# Aponogeton care info wanted



## pepetj (Oct 2, 2008)

Hi you all.

In June 2009 (three months ago) I rescued this Aponogeton plant from the guy I purchase aquarium plants. It was barely alive due to shallow water and likely harmed by lack of light. I ended up planting it in one of my tallest tank (Aqueon 26 bow), a US29gal tall tank where I keep a pair of Angelfish, a school of Panda Corydoras, a shoal of Khuli Loaches, five Yellow Nose Shrimps (native of Hispaniola, where I live) and several small snails (Ramshorn among them). I also keep (came as hitch-hikers) a beautiful colony of small, substrate dwellers, "dancing" small freshwater worms.

My substrate is a mixture of Eco-Complete and natural river sand from Jimenoa River (collected by me) roughly in a 7:3 proportion. Lighting is comprised of two Power Glo F20T8 (18,000K) and two hardware store F17T8 (6,500K).

I use DIY CO2 (two 2L Coke bottles as generator, + 20oz for gas separator, and one Elite Mini-Filter as reactor), and aeration that works at night time. I keep minimal water surface agitation as I use a ToM Rapids Mini-Canister filter (where I use barely 1/3 of the content of a box of Fluval's Peat Fiber) and a Hagen's dual sponge filter. I keep the water parameters within the range of temp 25-28C (77-83F); pH 6.7-7.0; 4.5-6 dGH; 2-3.5 dKH; Nitrates top at 25ppm prior to water change. I recently measured dissolved levels of CO2 an found that they fluctuate from as low as 12ppm (noon) to 24ppm (midnite).

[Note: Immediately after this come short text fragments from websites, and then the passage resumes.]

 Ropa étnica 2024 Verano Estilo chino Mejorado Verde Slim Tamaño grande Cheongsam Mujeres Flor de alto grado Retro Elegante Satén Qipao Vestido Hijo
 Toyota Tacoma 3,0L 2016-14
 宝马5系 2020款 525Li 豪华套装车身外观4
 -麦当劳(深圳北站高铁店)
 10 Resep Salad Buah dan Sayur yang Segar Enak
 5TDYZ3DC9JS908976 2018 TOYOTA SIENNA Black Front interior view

Occasionally I've had to "unplug" the CO2 injection for two or three days when I reach a zone of probable fragility (say less than 2dKH or pH close to 6.5).

I dose without much rigor (likely once or twice a month) chelated iron and other trace elements (e.g. API leaf zone; Tetra Flora Pride...).

Enough background:

I am not certain if the Aponogeton species I have is undulatus or ulvaceus or maybe some other similar species.

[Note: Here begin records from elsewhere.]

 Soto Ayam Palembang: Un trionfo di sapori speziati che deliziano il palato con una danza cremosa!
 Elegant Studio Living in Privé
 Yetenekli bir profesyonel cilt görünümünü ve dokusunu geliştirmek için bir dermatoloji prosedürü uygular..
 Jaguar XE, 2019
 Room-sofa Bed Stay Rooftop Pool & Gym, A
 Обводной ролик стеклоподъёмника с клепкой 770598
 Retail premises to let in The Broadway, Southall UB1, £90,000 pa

It recently sent a thick stem that after some turns (I've been raising duckweed and another unidentified surface plant there that I am "seeding" another tank with) it finally surfaced between the lamps assemblies (I leave some open spaces here and there) and it blossomed!. I have read that sometimes the Aponogeton ulvaceus require help to enter a dormant period after they produce flowers, while the undulatus requires no such intervention. What should I do to care for this plant?.

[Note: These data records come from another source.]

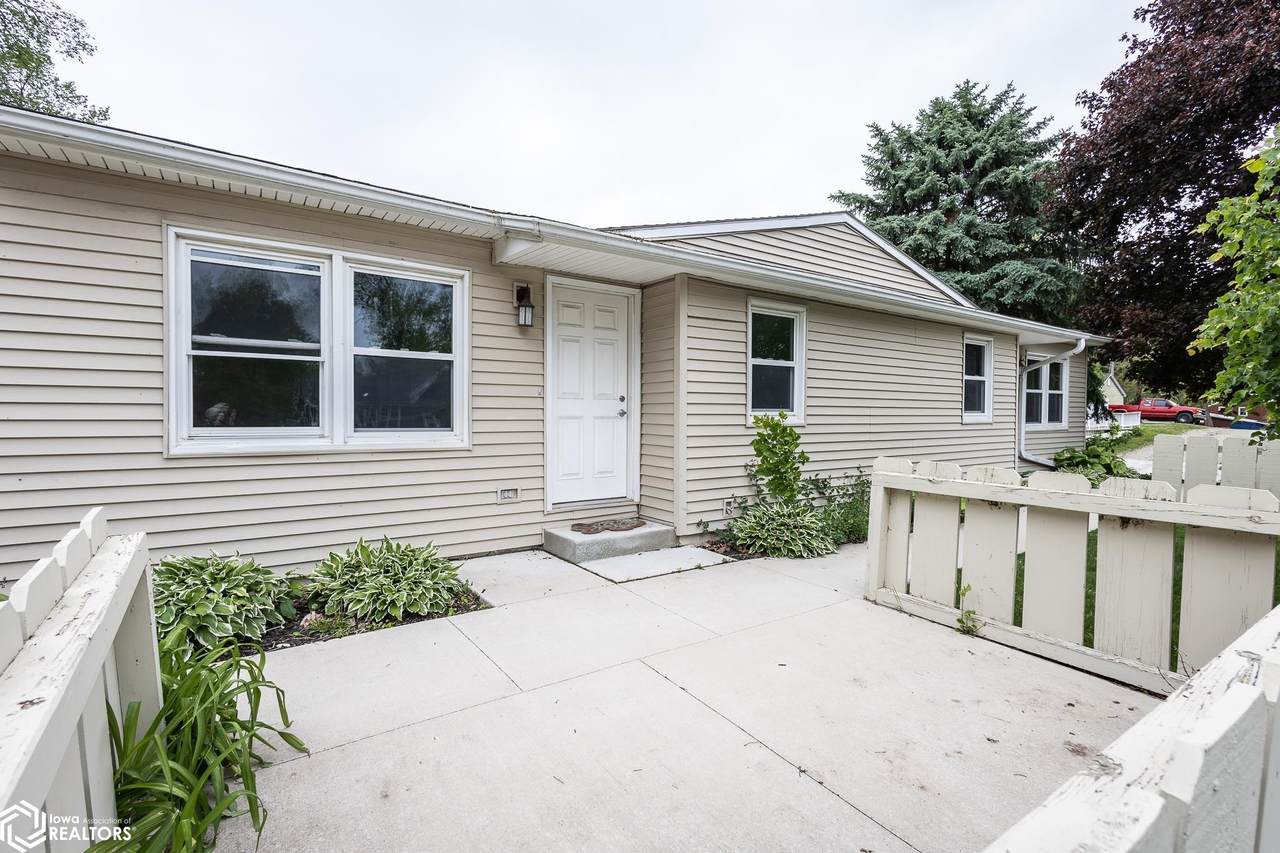 207 8Th Avenue - Photo 1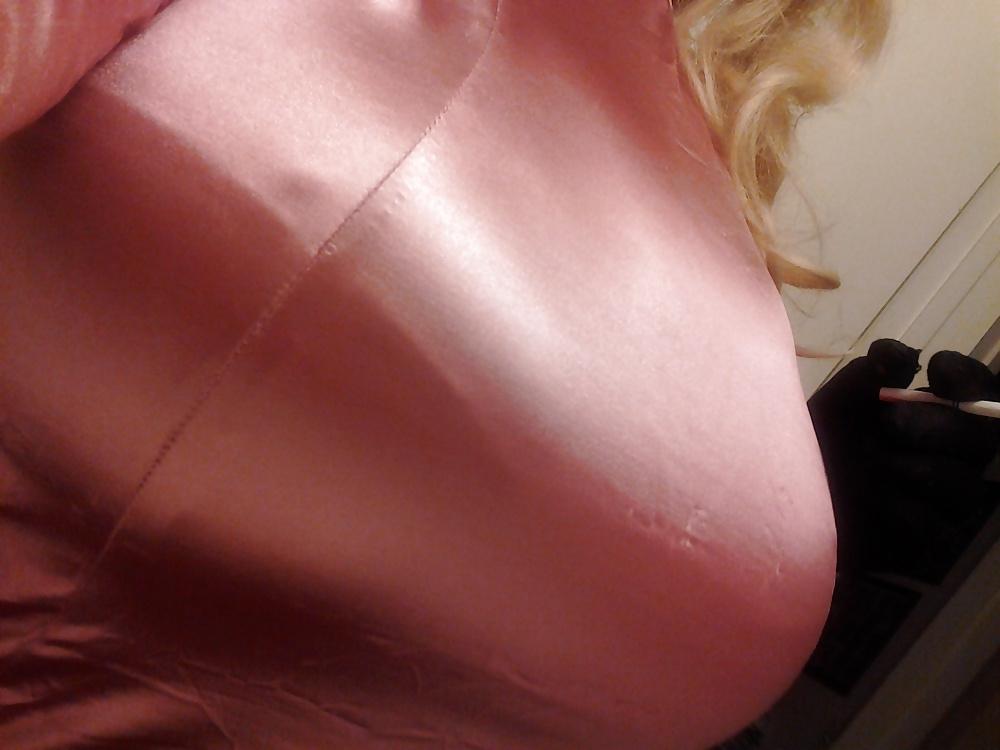 20P Smoking 120s and huge tits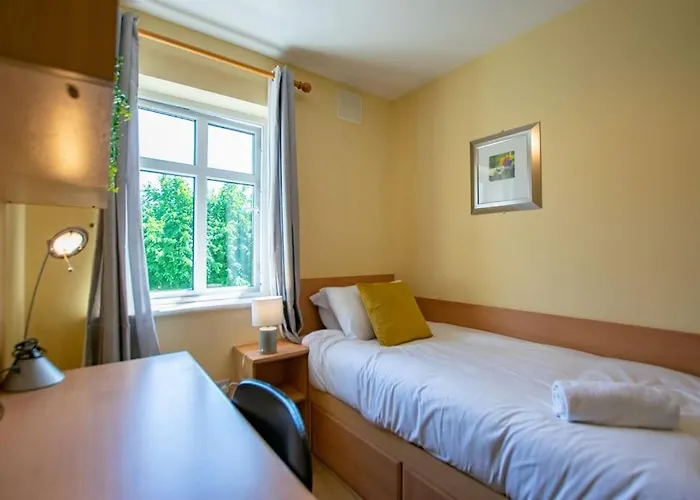 別荘 83 - Superb Townhouse By Shortstays *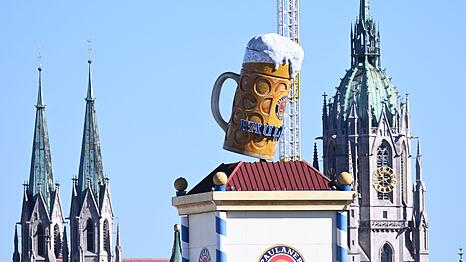 Laut Anklage lud der M&ouml;nch aus der Erzdi&ouml;zese Freiburg die Teenager im Jahr 2005 auf die Wiesn in M&uuml;nchen ein. Er kaufte ihnen viel Alkohol und verging sich danach in einem Hotelzimmer an den v&ouml;llig betrunkenen und darum wehrlosen Jugendlichen. (Archivbild)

Sorry for the long post, just wanted to provide as detailed info as I considered relevant of my tank setting. I'll edit to post some pics once I'm done with my weekly water changes.

Thank you

Pepetj
Santo Domingo


----------



## Bryeman (Aug 24, 2009)

Tough to tell from pictures, but it looks like Ulvaceus to me. The size of the plant would also make me think that since Ulvaceus tends to grow with longer leaf blades in a lot of cases. Just a logical guess though.

Hopefully someone can answer your "rest period" question. I've heard a lot of different versions of what to do, but Kasselmann always suggest putting the dormant bulb into soil for several months and leaving at a temp or 20-25 degrees celcius for several months. Occasionally sprinkling with water, but not too much. You want the bulb to remain relatively dry so it doesn't rot. I've also heard of people refrigerating them and having success. Seems to be two different schools of thought, so hopefully someone with experience comes along!


----------



## Mr_docfish (Apr 21, 2008)

looks like an asian spp (single white inflorescence) cant really tell, and there are lots of hybrids out there now too. Most do not require dormant periods as such, but if it does slow down, you can just leave it in the tank and drop the temp to about 22Celcius and leave it there for about 4 weeks and then pick the temp back up to 26C or what ever you like to keep it at and do some water changes, and you will find it will come back with vigour. Basically, you will have to look at what happens in the wild.... the water either dries up (very rarely does it dry completely, just moist) or the water gets really cold and cloudy from heavy rains... during this time, the aponogetons hang back and wait for a better time to grow and flower. 
if you want the leaves to grow straighter, try adding a bit more trace and/or add Calcium iand see what happens.


----------



## pepetj (Oct 2, 2008)

Here are a few more pics of my Aponogeton species. Another stem is looking for the water surface!. I am now carefully dosing chelated iron weekly.

I trimmed three damaged leaves today and took some pics hoping you can help me ID it.

The longest leaf measures 33" (84 cm).

Pepetj
Santo Domingo

PS: Mr_docfish, I saw your planted tank (clicked at your signature's link). I tip my hat to you!


----------



## Mr_docfish (Apr 21, 2008)

I might be wrong about the asian spp...... it looks more like A longiplumosus 









looking at the tip of the inflorescence, which is pink, and the size of the tepals, I am quite sure of it. I have not seen one in person (hoping someone will send me one... or better off sending seeds.... Quarantine is pretty tight here.....), and normally it has a double inflorescence (but can be single) and can come in white and pink and variations in between: 









Looking at the leaves you have removed.... I would suggest more frequent addition of trace elements and possibly cooler water with an extra addition of calcium.

so far it looks good, hope it continues well for you.


----------